- [WHAT YOU WILL DO]:
All lines from the line containing "What depth from" up to and including the last line of the listing below should be echoed exactly; no other lines belong in the response.

- [DATA LISTING]:
|---|

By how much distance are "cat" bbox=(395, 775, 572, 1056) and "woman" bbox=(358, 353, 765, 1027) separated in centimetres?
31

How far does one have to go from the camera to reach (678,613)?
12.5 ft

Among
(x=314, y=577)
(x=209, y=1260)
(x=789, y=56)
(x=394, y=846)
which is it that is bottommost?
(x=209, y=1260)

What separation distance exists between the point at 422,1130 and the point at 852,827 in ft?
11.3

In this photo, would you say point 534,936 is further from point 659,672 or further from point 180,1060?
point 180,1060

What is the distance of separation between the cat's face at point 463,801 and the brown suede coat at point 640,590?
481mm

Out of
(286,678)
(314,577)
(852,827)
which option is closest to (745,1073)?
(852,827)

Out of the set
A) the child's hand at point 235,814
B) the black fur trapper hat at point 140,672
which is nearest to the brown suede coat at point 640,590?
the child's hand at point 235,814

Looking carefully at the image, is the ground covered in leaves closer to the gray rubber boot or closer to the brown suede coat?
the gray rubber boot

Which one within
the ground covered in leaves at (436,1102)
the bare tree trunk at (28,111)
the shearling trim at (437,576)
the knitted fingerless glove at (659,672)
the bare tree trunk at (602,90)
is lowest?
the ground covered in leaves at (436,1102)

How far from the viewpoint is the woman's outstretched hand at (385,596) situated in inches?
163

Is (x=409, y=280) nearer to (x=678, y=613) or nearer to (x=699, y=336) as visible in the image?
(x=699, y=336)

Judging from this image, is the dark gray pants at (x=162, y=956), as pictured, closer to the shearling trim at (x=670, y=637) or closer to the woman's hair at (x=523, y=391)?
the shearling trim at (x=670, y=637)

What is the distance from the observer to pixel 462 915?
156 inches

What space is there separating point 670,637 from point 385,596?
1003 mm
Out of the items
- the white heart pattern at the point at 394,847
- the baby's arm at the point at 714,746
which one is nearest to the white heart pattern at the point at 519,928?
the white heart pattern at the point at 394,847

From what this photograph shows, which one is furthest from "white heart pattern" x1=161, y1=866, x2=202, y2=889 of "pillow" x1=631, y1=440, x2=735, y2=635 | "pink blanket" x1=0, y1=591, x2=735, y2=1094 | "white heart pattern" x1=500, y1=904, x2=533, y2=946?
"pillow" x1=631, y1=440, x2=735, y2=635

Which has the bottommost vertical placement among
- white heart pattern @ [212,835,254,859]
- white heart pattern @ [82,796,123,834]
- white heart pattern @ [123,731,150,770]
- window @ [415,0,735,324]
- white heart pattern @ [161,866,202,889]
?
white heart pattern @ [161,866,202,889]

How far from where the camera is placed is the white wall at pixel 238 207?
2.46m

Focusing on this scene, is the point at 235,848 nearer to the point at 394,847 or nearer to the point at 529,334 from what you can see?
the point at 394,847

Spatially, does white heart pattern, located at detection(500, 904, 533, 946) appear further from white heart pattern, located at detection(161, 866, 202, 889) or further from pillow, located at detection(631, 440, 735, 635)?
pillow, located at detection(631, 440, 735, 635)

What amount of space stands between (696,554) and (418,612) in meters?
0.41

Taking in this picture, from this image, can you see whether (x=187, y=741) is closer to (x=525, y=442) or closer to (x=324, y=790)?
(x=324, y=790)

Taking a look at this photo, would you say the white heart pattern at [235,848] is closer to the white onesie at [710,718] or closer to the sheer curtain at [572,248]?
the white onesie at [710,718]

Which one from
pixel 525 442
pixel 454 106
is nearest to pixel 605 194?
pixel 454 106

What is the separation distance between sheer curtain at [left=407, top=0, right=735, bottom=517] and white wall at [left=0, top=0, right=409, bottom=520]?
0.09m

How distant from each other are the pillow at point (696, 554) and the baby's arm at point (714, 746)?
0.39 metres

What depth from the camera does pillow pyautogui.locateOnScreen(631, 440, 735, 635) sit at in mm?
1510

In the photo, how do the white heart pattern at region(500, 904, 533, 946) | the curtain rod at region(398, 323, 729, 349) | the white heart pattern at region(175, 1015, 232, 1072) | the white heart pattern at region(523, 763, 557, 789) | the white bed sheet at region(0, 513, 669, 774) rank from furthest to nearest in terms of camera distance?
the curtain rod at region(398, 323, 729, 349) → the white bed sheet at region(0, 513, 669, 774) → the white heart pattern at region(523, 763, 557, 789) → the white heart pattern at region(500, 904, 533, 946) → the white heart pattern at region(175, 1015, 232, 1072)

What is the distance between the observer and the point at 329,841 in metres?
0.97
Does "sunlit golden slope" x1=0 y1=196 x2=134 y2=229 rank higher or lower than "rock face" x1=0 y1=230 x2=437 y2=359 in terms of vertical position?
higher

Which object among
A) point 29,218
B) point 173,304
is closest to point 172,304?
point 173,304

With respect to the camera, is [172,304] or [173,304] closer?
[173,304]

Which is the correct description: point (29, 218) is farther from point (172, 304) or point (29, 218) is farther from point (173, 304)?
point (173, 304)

|---|

- [FINISHED ANSWER]:
What depth from the camera does pillow pyautogui.locateOnScreen(631, 440, 735, 635) sit at in mm?
1510

In the photo, how do the white heart pattern at region(500, 904, 533, 946) | the curtain rod at region(398, 323, 729, 349) | the white heart pattern at region(175, 1015, 232, 1072) | the white heart pattern at region(523, 763, 557, 789) | the white bed sheet at region(0, 513, 669, 774) rank from furthest to nearest in terms of camera distance?
the curtain rod at region(398, 323, 729, 349) → the white bed sheet at region(0, 513, 669, 774) → the white heart pattern at region(523, 763, 557, 789) → the white heart pattern at region(500, 904, 533, 946) → the white heart pattern at region(175, 1015, 232, 1072)

What is the distance between the observer and the point at 329,841 in metres?
0.97
Does "sunlit golden slope" x1=0 y1=196 x2=134 y2=229 rank higher or lower than "rock face" x1=0 y1=230 x2=437 y2=359 in terms of vertical position?
higher

Which object among
A) point 29,218
B) point 173,304
is closest to point 172,304?
point 173,304

With respect to the camera, is [172,304] or [173,304] closer?
[173,304]

Which is the correct description: point (29, 218) is farther from point (172, 304) or point (29, 218) is farther from point (173, 304)?
point (173, 304)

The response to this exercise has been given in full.